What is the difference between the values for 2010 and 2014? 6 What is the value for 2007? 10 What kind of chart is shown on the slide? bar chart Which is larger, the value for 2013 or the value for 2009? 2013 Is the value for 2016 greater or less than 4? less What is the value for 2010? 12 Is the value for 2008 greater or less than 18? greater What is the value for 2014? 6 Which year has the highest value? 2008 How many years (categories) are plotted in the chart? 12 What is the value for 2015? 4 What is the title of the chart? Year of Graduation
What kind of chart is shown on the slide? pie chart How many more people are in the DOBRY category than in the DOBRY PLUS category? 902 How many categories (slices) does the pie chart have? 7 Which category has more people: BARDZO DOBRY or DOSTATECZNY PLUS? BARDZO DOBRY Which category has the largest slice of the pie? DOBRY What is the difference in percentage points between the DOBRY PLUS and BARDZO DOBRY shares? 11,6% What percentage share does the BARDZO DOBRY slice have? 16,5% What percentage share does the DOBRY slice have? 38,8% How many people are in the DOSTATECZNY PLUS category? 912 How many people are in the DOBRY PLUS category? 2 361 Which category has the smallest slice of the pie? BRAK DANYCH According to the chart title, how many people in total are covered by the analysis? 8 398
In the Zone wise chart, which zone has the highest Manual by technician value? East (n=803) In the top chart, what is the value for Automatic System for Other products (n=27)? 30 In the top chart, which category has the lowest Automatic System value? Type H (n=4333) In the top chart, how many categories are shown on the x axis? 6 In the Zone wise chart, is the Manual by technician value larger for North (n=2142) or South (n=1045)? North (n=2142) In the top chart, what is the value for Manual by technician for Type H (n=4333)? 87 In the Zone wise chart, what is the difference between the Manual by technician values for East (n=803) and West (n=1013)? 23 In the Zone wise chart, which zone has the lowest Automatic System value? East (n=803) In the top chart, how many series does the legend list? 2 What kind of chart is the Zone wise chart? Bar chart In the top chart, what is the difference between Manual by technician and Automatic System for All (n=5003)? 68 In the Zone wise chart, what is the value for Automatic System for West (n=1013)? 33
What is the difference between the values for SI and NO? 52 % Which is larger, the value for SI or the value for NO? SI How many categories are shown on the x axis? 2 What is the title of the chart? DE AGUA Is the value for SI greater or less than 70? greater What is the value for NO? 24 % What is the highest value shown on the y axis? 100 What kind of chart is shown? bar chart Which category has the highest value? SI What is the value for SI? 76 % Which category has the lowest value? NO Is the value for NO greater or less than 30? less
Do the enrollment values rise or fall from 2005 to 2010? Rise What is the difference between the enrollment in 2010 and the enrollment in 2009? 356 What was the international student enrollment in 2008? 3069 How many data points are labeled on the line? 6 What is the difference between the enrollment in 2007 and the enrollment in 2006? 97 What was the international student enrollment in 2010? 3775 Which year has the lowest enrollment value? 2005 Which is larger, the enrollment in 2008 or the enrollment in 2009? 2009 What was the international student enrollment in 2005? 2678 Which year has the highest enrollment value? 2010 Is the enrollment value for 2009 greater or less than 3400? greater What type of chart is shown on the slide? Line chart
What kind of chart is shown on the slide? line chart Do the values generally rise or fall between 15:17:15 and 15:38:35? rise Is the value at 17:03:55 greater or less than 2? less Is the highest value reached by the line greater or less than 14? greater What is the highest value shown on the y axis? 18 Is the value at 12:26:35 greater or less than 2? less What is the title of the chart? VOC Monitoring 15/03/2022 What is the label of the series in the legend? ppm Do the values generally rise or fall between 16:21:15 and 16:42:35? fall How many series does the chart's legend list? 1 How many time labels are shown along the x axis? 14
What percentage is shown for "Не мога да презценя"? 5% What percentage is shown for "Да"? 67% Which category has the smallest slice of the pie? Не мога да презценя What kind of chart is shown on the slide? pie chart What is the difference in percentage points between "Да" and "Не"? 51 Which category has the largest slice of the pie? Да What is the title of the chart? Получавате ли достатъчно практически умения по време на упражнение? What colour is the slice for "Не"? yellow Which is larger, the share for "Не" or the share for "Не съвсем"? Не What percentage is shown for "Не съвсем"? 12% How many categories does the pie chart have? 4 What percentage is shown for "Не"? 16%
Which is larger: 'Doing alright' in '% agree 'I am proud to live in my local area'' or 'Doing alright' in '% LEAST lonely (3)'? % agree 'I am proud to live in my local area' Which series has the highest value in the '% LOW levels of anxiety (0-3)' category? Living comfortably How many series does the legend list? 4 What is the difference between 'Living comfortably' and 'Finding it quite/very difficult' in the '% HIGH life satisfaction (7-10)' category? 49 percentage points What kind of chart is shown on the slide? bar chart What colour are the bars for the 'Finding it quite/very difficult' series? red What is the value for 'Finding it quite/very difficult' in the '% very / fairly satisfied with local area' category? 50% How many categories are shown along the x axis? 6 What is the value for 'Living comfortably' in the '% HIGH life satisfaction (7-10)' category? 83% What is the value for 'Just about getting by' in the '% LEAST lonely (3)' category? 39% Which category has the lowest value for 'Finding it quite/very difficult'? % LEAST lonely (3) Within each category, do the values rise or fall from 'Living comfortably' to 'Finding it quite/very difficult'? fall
::::
PROBLEM TO WORK ON: Pull out every line above that contains the string "alright". Case counts.

ANSWER TO THE PROBLEM:
Which is larger: 'Doing alright' in '% agree 'I am proud to live in my local area'' or 'Doing alright' in '% LEAST lonely (3)'? % agree 'I am proud to live in my local area' Which series has the highest value in the '% LOW levels of anxiety (0-3)' category? Living comfortably How many series does the legend list? 4 What is the difference between 'Living comfortably' and 'Finding it quite/very difficult' in the '% HIGH life satisfaction (7-10)' category? 49 percentage points What kind of chart is shown on the slide? bar chart What colour are the bars for the 'Finding it quite/very difficult' series? red What is the value for 'Finding it quite/very difficult' in the '% very / fairly satisfied with local area' category? 50% How many categories are shown along the x axis? 6 What is the value for 'Living comfortably' in the '% HIGH life satisfaction (7-10)' category? 83% What is the value for 'Just about getting by' in the '% LEAST lonely (3)' category? 39% Which category has the lowest value for 'Finding it quite/very difficult'? % LEAST lonely (3) Within each category, do the values rise or fall from 'Living comfortably' to 'Finding it quite/very difficult'? fall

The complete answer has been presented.